The tradeoff of master to master replication limits you to CRDTs, append only logs and manual merging of conflicts by the end user. Alternatively if dataloss is an acceptable tradeoff you can also use a last write wins strategy.
Sharding is basically having one isolated "database" per X (User, location, etc) but the tradeoff is you can't have transactions across two databases.
Document databases usually do both. Each document is it's own tiny database with atomic updates which then can be distributed over the cluster and they support multi master replication for availability/automatic failover.
We've created a library at Citus to make rails sharding turn-key, activerecord-multi-tenant. We have a Django one in the works, if you want to take a look and give us any feedback on it please drop us a note. From what I've seen hibernate has some out of the box support, but we only have a few customers leveraging it so not as familiar with it.
http://docs.doctrine-project.org/projects/doctrine-dbal/en/l...
As with all decisions, there are tradeoffs. For a little more up-front complexity and a tiny nominal performance hit, this allows maintenance, encryption, non-uniform storage paradigms to suit individual ledgers, rolling upgrades, storage location migration, and other cool stuff which is typically painful with traditional all-or-nothing RDBMS architectures.

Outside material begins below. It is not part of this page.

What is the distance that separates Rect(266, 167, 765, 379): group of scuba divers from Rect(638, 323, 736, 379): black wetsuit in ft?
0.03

A flip-side view is that, in many cases, if you really want to trust your data (not your database), then you want to be doing this stuff to a large extent anyway... which means that, basically, it's just enforcing good practices that should have already been present.
Complexity and per-TX latency increases, but for that you get maintainability and a great deal of flexibility. Nothing is free... take your pick!
The one solution that was mentioned, Facebook's TAO, isn't actually really a database; it's a cache, which means that it doesn't really have to deal with sharding in the way that persistent stores do. And it doesn't really shard at all; it basically stores a complete copy of the world's social graph in every region, which it can just populate from that region's MySQL replicas. (It's amazing the things you can do when you can be eventually consistent.)
(From what I recall, the main social network's MySQL also isn't really sharded by graph in any fancy way; it's basically "just" hash-sharded by entity ID.)